Definition of Business Process
Business Process is defined a collection of interrelated work tasks, initiated in response to an event that achieves a specific result for the customer of the process. A business process often spans departments – it could start with an event that occurs in sales and ends with shipment of goods. The customer may be an internal person. For example, when an employee requests supplies, the employee will be the customer.
The objective of the BPR will dictate the level of detail and information collected. For the purposes of this article, we have assumed that business process is deemed to have many problems and it is being reviewed to improve the existing processes. Improving a business process is not always about replacing the system. The problems may also be related to the process itself, training, infrastructure or motivation.
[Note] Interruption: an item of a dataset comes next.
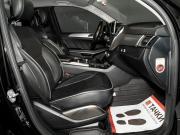 Mercedes-Benz GL-Класс II (X166) Иркутск  - изображение 42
The people in the trenches doing the day-to-day work should be interviewed to describe their process in a day-in-the-life fashion. These people are often describes as subject matter experts (SMEs). It’s not good enough that they just describe it. They also need to show you how they do it. You need to encourage the SMEs to also describe any problems with the existing process and to indicate which problems are serious in their opinion.
Business Process Report
The report should consist of a high-level process map using the swimlane approach with each symbol tied back to a detailed discussion which consists of the step in the process, problems related to the step, the type of problem, the impact of the problem and the system requirements (if replacement or enhancement of the system is under consideration). The requirements are based on maintaining the existing processes that are needed as well as requirements to overcome the problems. There should also be a reference to any documents or screens that were used to describe the process. When we perform the BPR, we use one monitor to record the discussion and another to view the screens and documents described. As needed, we ask the SMEs to pause and we take a snapshot of the screen using a great tool called SnagIt. When we are complete, we get the SMEs to update their section of the BPR with their feedback.
Sample Process Map /Swimlane
Sample Business Process Report
Business Process Improvement
If there are many problems with the system, then the requirements from the BPR are merged with best practice requirements for the industry and are submitted for review and prioritization. These requirements are wrapped in an RFP and issued to the existing vendor and potentially to other vendors to evaluate their ability to meet the requirements. This leads to a series of demonstrations, contract negotiation and an upgrade or a replacement of the existing system. Our approach is not to create the To-Be business process when the system is going to be replaced or significantly enhanced. Why not leverage the business processes already implemented by the vendor which they claim are best practice? However if the system is not the culprit, then brainstorming is required to address the problems and create the To-Be business process. As well, there may be processes that are unique and the vendor is not able to apply their best practice in which case there needs to be a design of the To-Be business process by the SMEs and the vendors.